**PASSAGE PROVIDED**
-- start --
/prague

A package for efficiently calculating and storing the extensions of binary feature vectors with respect to a set of observed objects.

Primary LanguageJupyter Notebook

prague

A package for efficiently calculating and storing the extensions of partial feature vectors (a restricted class of Boolean concepts used e.g. in phonology) with respect to a set of observed objects (e.g. speech sounds), and supporting efficient calculation of which partial feature vectors are compatible with a set of observed objects.

Motivation / context

The motivating context for the code in this repository is supporting scientific research in computational models of sound patterns in human languages ('phonology').

An important feature of human sound patterns is that they usually involve or apply to a class of similar sounds or sound sequences - e.g. 'all consonants', 'all consonants at the ends of words', 'all s-like consonants', 'all nasal consonants that occur before vowels', etc. A traditional and useful (if coarse) measure of similarity between sounds has been captured using binary feature vectors, where each feature has some independently-motivated articulatory and/or acoustic interpretation. Every speech sound type, then, corresponds to some completely specified feature vector - but note that the reverse is not, in general, the case. We can pick out a set of similar sounds through a partially specified feature vector. (For unknown reasons, most human sound patterns apply to a set of sounds that are all similar in a way that can be captured using a single partial feature vector: disjunctions of feature descriptions are not commonly necessary.)

Whether the goal is creating tools that aid phonologists in finding a good description of a sound pattern, comparing feature systems or phonological theories or analyses that are dependent on a choice of feature system, or approximately modeling human phonological learning, more basic but critical computational problems include practical and exact calculation of things like

  1. Enumeration Problem: Identifying the set of all partial feature vectors that pick out at least one non-empty set of sounds.
  2. Compatibility Problem: The set of all partial feature vectors that pick out a set of sounds that includes some set of sounds S.
  3. Exact Match Problem: The set of all partial feature vectors that pick out exactly some set of sounds S.

Because of the combinatorics involved, there's usually many partial feature vectors compatible with a particular observed set of speech sounds participating in some sound pattern, and it's usually not immediately obvious what those partial vectors are. (Zooming out from the specific context of phonology, closely related formal topics are Boolean concept learning and version space learning.) See algebra_notes.pdf for a more precise formal description of the problems above (and some scratch notes used for ongoing development).

The main algorithmic challenge here is figuring out how to make it as practical as possible to calculate items 1-3 above for any given feature system. This is not currently a solved problem, nor, to my knowledge something that anyone has attempted to seriously tackle - phonologists either have to do this by hand (using their implicit domain knowledge), settle for heuristics, or only expect to have to find the/some of the minimally specified feature vectors with a particular extension (set of picked out/described sounds). The goal here is to see how these problems are solvable exactly and with computational resources plausibly available to a researcher working with machine-readable phonological data, and to then produce Python modules that researchers can use more or less as-is.
-- end --
**TASK LIST**
(a) Which file does the prague package description cite for a more precise formal description of the three problems it lists?
(b) Reproduce, word for word, the stretch of the prague package description from "1. Enumeration Problem: Identifying" through "for ongoing development).".

**Stored data entries**
-- start --
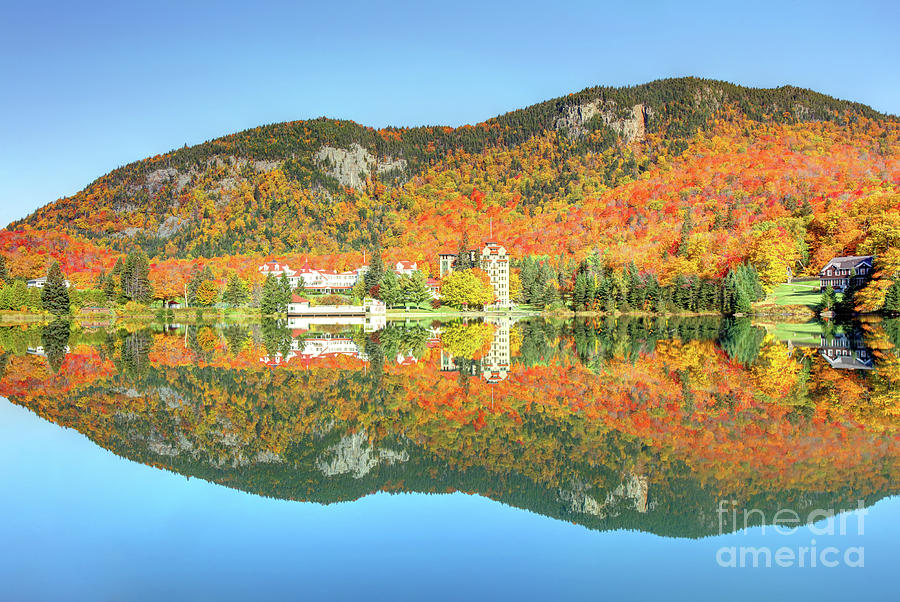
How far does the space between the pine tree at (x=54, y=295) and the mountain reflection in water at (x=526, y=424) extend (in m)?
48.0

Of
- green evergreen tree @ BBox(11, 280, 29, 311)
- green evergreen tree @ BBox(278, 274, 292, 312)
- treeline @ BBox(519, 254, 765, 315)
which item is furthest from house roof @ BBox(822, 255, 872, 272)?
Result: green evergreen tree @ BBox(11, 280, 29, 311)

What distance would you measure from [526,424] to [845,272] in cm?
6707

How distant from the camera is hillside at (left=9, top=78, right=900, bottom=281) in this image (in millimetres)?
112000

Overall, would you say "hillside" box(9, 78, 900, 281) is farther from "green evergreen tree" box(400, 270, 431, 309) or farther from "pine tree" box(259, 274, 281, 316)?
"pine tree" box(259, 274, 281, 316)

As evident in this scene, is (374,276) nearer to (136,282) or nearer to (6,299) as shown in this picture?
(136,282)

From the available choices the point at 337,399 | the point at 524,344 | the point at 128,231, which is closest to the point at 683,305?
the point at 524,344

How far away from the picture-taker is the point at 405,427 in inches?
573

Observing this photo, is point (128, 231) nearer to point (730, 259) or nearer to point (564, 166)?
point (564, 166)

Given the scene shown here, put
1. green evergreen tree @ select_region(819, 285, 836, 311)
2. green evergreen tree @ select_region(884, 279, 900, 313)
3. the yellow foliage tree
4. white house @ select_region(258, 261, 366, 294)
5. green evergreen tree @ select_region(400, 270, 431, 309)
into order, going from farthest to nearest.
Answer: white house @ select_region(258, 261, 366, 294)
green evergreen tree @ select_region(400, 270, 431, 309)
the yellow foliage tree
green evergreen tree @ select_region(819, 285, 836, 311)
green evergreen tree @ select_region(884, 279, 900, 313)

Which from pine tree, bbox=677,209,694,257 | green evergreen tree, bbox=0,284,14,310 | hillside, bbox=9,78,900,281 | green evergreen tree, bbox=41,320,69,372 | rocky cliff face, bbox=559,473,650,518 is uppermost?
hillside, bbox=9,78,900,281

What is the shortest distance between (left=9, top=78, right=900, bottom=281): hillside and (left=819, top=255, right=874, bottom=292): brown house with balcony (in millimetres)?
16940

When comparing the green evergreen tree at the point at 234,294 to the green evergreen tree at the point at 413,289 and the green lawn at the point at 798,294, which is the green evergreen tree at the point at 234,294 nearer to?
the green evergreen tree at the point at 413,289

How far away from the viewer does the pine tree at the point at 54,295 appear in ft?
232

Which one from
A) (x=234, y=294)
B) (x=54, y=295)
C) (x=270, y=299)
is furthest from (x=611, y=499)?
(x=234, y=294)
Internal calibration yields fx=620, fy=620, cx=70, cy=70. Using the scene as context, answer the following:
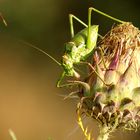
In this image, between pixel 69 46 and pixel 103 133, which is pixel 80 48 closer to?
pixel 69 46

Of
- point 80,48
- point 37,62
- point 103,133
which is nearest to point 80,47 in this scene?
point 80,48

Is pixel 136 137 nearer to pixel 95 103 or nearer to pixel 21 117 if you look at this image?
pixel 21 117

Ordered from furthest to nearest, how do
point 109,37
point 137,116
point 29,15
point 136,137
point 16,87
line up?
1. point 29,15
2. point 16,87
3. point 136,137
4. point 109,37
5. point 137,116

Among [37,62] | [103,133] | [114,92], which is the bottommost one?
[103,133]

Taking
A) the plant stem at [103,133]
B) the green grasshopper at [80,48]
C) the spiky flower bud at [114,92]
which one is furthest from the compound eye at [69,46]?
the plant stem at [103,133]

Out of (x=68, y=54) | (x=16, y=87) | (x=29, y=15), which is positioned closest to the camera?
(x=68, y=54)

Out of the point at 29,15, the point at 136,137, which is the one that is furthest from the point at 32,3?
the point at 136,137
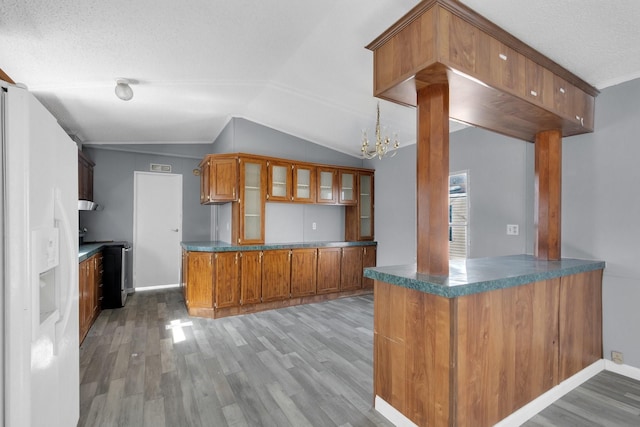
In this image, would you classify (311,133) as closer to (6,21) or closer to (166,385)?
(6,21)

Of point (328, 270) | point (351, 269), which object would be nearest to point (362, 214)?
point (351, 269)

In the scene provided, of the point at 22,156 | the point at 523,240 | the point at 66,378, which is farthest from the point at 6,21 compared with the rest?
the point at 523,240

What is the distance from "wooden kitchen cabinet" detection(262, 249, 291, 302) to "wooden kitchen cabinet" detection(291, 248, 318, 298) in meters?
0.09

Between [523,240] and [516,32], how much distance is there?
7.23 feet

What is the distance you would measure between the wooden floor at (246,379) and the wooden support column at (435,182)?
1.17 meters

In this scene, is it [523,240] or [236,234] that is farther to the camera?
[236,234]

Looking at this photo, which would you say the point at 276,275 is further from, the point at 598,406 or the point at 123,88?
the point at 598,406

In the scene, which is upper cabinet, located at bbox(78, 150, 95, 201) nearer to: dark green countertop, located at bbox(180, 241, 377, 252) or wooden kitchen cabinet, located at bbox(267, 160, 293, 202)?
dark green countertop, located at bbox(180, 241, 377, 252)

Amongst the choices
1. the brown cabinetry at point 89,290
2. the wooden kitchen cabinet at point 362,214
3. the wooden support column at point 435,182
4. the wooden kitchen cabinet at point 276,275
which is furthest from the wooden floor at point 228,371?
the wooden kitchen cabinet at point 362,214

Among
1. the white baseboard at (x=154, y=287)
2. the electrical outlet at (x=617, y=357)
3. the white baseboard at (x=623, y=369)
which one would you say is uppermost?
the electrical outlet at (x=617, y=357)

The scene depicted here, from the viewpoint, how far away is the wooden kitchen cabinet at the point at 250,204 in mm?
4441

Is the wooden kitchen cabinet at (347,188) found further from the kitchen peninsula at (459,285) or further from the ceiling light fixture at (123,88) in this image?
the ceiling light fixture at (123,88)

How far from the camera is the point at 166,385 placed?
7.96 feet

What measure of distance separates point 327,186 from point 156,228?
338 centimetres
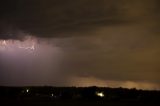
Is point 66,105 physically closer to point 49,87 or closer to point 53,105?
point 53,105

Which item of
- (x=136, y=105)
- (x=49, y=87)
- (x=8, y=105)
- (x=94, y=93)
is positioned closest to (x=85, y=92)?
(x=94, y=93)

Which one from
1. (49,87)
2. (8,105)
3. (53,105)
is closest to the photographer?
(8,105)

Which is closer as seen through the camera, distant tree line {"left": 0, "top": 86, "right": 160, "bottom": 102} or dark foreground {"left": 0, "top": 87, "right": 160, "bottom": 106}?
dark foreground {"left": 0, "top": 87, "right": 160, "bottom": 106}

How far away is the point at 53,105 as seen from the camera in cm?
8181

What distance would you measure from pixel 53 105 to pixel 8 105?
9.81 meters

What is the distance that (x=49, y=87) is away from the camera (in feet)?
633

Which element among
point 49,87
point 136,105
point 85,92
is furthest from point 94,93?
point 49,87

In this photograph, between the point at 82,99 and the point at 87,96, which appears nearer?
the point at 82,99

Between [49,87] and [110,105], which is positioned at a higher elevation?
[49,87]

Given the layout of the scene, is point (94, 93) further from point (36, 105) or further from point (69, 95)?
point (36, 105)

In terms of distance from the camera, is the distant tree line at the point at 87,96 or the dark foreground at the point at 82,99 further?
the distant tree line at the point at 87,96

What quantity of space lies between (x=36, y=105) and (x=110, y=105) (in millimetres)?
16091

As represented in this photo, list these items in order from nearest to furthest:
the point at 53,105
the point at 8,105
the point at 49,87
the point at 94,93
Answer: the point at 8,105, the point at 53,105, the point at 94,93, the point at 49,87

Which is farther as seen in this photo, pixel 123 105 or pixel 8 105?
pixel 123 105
-- end --
-- start --
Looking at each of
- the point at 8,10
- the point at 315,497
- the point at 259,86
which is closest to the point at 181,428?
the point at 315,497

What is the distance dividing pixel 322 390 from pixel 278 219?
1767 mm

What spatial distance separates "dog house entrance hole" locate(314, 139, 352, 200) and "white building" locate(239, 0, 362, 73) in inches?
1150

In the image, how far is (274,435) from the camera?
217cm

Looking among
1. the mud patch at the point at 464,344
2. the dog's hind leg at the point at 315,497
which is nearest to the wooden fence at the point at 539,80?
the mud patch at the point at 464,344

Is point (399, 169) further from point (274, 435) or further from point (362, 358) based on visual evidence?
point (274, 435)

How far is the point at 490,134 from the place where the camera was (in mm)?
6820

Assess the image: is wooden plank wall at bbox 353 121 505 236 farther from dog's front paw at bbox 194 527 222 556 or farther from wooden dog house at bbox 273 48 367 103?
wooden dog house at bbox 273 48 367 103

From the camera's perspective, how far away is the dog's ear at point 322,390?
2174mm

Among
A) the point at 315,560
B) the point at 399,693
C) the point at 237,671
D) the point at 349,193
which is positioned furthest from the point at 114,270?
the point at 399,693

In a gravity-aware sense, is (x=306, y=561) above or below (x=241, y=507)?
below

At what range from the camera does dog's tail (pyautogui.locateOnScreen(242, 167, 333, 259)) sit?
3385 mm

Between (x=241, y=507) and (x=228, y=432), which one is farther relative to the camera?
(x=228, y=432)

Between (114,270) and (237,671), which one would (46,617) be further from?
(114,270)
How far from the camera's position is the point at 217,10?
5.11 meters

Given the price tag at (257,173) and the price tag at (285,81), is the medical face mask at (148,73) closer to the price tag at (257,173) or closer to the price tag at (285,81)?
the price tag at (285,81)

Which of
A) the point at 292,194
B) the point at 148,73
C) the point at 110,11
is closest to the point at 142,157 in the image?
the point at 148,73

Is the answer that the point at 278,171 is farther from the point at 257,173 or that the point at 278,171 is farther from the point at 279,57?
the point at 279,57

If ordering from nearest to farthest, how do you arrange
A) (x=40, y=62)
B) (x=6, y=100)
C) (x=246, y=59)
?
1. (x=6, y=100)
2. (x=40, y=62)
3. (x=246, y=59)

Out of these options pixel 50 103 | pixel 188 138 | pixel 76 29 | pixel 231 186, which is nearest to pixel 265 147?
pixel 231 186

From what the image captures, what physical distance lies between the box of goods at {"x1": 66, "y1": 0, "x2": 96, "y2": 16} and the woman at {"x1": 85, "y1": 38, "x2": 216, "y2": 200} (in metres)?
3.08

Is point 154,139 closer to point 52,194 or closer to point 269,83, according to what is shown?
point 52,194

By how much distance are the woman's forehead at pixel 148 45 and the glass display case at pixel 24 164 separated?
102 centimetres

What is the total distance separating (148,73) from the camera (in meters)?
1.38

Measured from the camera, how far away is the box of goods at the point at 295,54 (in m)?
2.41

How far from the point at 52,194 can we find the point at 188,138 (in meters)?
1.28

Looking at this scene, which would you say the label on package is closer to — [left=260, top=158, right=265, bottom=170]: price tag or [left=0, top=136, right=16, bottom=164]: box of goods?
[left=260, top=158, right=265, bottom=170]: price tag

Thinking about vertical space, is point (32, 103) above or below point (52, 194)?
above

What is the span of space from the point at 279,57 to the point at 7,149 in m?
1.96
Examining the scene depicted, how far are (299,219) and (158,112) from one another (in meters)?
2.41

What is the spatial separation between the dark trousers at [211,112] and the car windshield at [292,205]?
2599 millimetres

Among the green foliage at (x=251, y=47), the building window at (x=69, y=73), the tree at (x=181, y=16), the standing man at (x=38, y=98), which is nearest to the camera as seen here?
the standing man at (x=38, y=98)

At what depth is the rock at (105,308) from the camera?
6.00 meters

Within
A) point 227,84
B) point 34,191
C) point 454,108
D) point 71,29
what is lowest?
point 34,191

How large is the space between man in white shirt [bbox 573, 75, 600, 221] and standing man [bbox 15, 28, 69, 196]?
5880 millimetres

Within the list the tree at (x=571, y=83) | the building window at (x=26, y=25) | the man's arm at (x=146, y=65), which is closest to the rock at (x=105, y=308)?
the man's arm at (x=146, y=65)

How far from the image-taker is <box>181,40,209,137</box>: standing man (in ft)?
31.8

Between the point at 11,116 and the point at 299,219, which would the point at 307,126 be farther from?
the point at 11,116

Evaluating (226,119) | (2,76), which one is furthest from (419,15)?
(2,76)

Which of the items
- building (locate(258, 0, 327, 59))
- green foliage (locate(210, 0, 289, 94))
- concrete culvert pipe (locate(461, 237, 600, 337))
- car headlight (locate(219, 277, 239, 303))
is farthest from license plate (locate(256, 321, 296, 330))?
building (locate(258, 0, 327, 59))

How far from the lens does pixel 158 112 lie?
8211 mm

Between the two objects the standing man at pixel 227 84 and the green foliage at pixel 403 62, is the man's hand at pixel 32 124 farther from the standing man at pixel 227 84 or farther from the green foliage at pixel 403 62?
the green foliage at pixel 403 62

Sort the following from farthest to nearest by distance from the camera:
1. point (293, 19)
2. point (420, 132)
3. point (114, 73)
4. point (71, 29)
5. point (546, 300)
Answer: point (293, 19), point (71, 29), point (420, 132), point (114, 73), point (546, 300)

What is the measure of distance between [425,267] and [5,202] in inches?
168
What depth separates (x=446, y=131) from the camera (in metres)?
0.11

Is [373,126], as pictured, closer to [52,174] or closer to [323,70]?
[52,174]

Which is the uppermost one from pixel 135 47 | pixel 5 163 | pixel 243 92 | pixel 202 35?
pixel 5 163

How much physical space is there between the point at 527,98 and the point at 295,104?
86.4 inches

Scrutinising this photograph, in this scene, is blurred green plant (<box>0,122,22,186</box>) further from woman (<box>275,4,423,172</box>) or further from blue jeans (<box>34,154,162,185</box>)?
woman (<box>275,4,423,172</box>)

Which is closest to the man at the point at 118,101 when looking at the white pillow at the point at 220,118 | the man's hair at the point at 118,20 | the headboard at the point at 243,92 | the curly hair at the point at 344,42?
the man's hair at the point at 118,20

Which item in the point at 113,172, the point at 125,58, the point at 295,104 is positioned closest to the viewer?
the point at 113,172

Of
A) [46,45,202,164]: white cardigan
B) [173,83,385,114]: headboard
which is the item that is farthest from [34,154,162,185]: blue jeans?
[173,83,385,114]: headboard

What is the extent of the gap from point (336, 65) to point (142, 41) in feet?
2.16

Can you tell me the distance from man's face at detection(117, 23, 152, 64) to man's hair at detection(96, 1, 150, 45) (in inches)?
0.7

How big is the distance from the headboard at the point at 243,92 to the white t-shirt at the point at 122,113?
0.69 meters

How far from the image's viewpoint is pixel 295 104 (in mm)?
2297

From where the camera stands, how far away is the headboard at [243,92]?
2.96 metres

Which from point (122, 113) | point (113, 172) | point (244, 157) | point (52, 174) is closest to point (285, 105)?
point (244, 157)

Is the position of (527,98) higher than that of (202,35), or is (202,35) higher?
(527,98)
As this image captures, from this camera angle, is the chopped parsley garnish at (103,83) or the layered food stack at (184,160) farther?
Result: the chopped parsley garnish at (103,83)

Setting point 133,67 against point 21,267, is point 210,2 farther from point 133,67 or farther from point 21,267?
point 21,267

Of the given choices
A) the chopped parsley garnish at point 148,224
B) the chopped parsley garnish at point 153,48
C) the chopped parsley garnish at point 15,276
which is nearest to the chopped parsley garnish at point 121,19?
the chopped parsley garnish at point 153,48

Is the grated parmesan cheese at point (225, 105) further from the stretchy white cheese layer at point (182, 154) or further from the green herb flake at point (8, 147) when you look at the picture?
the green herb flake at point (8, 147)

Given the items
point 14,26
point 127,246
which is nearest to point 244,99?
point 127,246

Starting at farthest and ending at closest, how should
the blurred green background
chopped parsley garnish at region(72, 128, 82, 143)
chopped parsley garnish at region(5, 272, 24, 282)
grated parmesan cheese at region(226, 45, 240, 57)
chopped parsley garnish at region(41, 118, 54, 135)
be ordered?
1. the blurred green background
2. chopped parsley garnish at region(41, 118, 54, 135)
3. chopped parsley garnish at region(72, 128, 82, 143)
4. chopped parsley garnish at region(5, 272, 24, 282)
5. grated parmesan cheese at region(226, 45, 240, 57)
-- end --
-- start --
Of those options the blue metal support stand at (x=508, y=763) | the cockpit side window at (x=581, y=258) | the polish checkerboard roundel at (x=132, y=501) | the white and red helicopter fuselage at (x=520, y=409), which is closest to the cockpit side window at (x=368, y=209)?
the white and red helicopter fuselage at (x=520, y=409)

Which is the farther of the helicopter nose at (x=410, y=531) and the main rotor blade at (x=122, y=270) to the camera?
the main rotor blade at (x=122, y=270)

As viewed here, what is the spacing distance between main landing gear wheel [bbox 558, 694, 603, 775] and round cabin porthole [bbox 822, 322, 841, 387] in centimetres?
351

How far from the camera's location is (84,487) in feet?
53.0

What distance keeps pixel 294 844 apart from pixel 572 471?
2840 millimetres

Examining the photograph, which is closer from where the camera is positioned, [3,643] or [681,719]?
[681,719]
-- end --
**EXPECTED RESPONSES**
(a) algebra_notes.pdf

(b)
1. Enumeration Problem: Identifying the set of all partial feature vectors that pick out at least one non-empty set of sounds.
  2. Compatibility Problem: The set of all partial feature vectors that pick out a set of sounds that includes some set of sounds S.
  3. Exact Match Problem: The set of all partial feature vectors that pick out exactly some set of sounds S.

Because of the combinatorics involved, there's usually many partial feature vectors compatible with a particular observed set of speech sounds participating in some sound pattern, and it's usually not immediately obvious what those partial vectors are. (Zooming out from the specific context of phonology, closely related formal topics are Boolean concept learning and version space learning.) See algebra_notes.pdf for a more precise formal description of the problems above (and some scratch notes used for ongoing development).